▶ Exercises
- A) Reproduce the stretch of the Thorung La Pass account below from "By 5:30 we are" through "mountains we see.".
- B) Answer these questions using the Thorung La Pass account below:
(i) At what time did the group wake up?
(ii) Which snow-covered peaks dominate the sky to the south?
(iii) What clothing does the writer say proved a good investment?

▶ Supplied passage
DAY 11 Phedi – Muktinath
Thorung La Pass
The big day! After a polar night without sleep in a concrete room with two cots and only sleeping bags for warmth, we awoke at 4 am to a dark sky full of more stars than I had ever seen in my life. Grateful to have survived what seems to have been quarters designed as the cool house, we go into the lodge at 4:30 am and order breakfast.
By 5:30 we are inching our way up the pass. The air is crisp and we are all wearing every single piece of clothing we have in our packs – too much to freeze to death yet not enough to keep warm. My Tibetan llama wool sweaters prove a good investment. In the south, the snow-covered peaks of Gangapurna and Annapurna III majestically dominate the dawning sky. As the sky lightens, the sun’s golden rays highlight the mountains making a beautiful backdrop with tones of red, orange and purple contrasting the white snow-crusted peaks. The path is dangerously steep and the air thin. We proceed at a snail’s pace because it is impossible to breathe and walk fast. None of us is showing any signs of altitude sickness. The morning is clear and beautiful. The further we climb, the more mountains we see.

Stored entries:
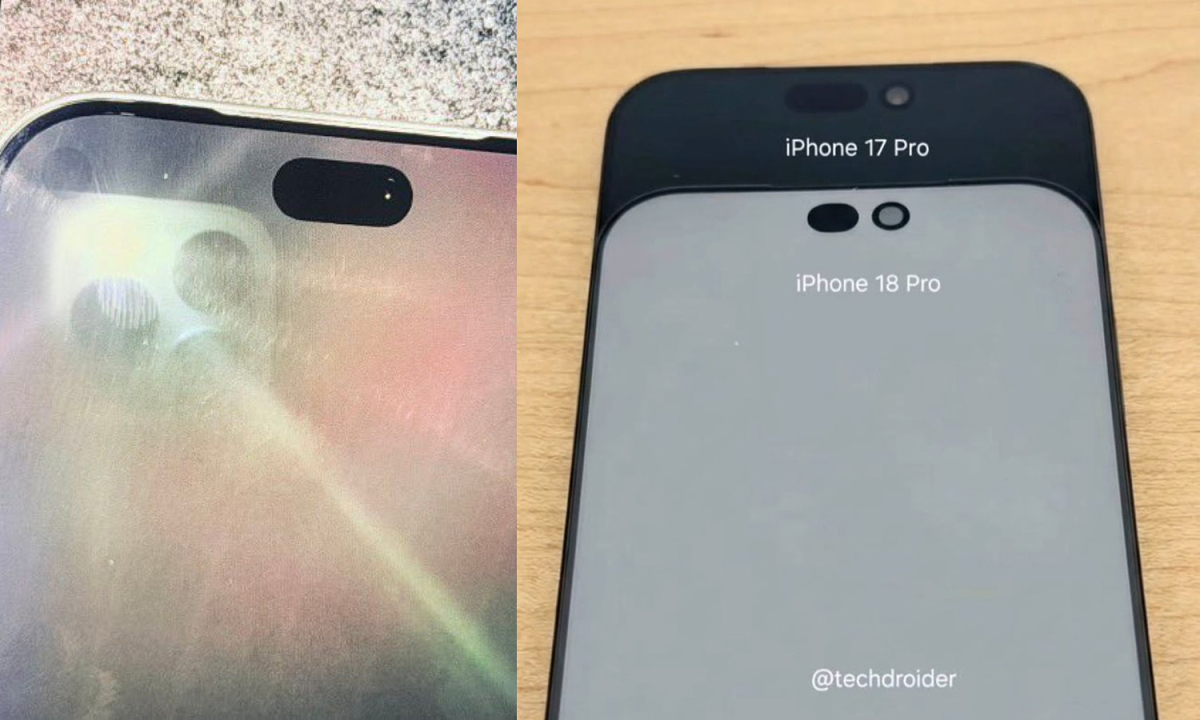 iPhone 18 Pro sẽ có Dynamic Island nhỏ hơn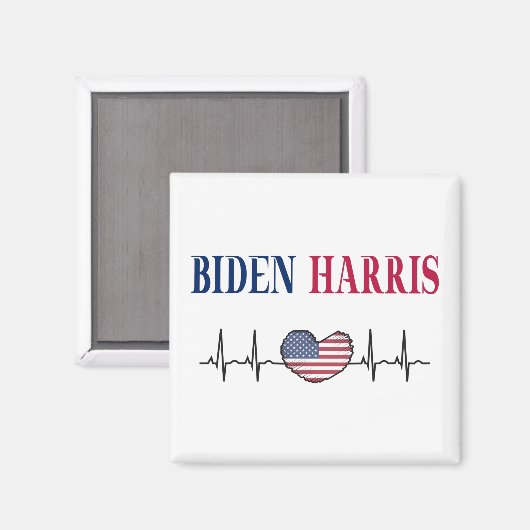 Biden Harris 2020 Magneet (Voorkant / Achterkant)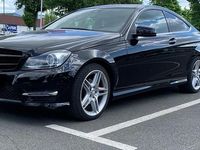 Gebraucht Mercedes C220 Avantgarde 2012 Schwarz Coupé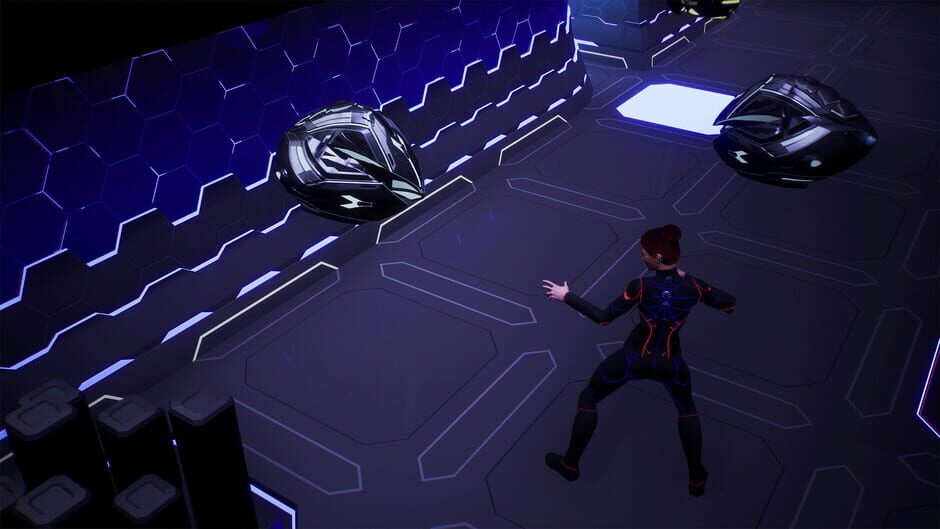 The Protagonist: EX-1 Screenshot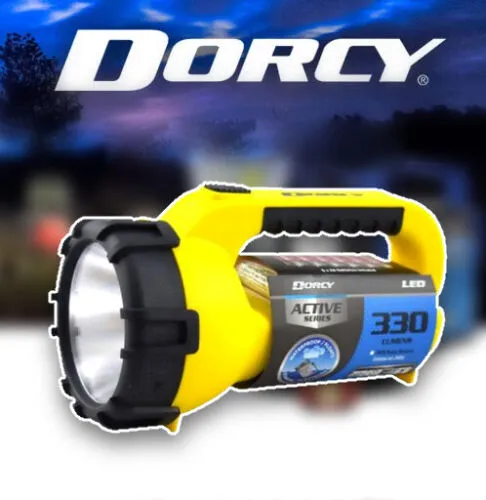 330 Lumens Waterproof Floating Lantern Dorcy Active Series 6xAA Floating Torch Bright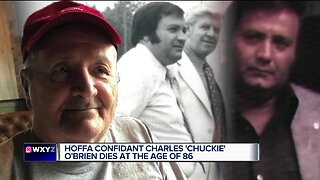 Charles 'Chuckie' O'Brien, self-proclaimed foster son of Jimmy Hoffa, dies at 86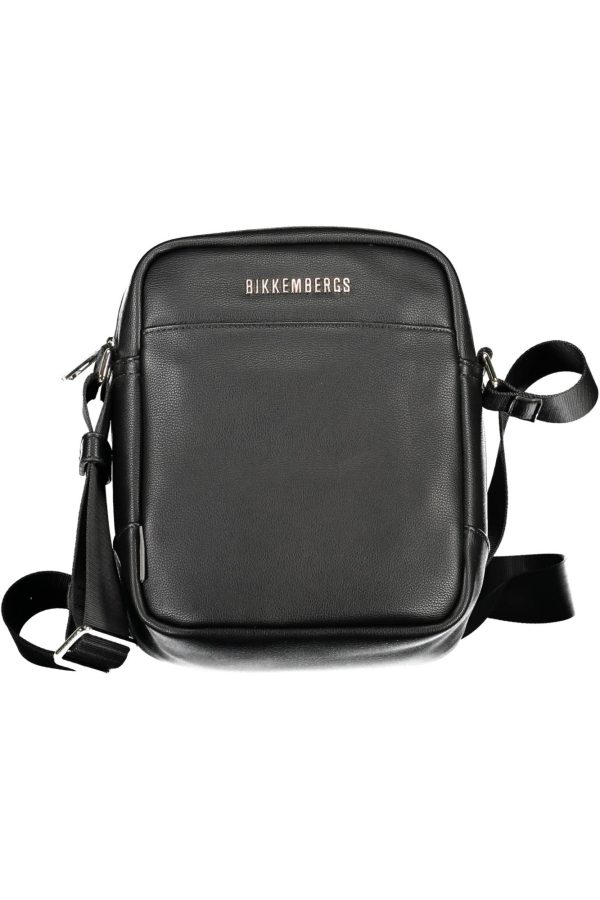 "SAC À BANDOULIÈRE HOMME NOIR BIKKEMBERGS"-1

▶ Answers to the problems
- A)
By 5:30 we are inching our way up the pass. The air is crisp and we are all wearing every single piece of clothing we have in our packs – too much to freeze to death yet not enough to keep warm. My Tibetan llama wool sweaters prove a good investment. In the south, the snow-covered peaks of Gangapurna and Annapurna III majestically dominate the dawning sky. As the sky lightens, the sun’s golden rays highlight the mountains making a beautiful backdrop with tones of red, orange and purple contrasting the white snow-crusted peaks. The path is dangerously steep and the air thin. We proceed at a snail’s pace because it is impossible to breathe and walk fast. None of us is showing any signs of altitude sickness. The morning is clear and beautiful. The further we climb, the more mountains we see.

- B)
(i) 4 am
(ii) Gangapurna and Annapurna III
(iii) Tibetan llama wool sweaters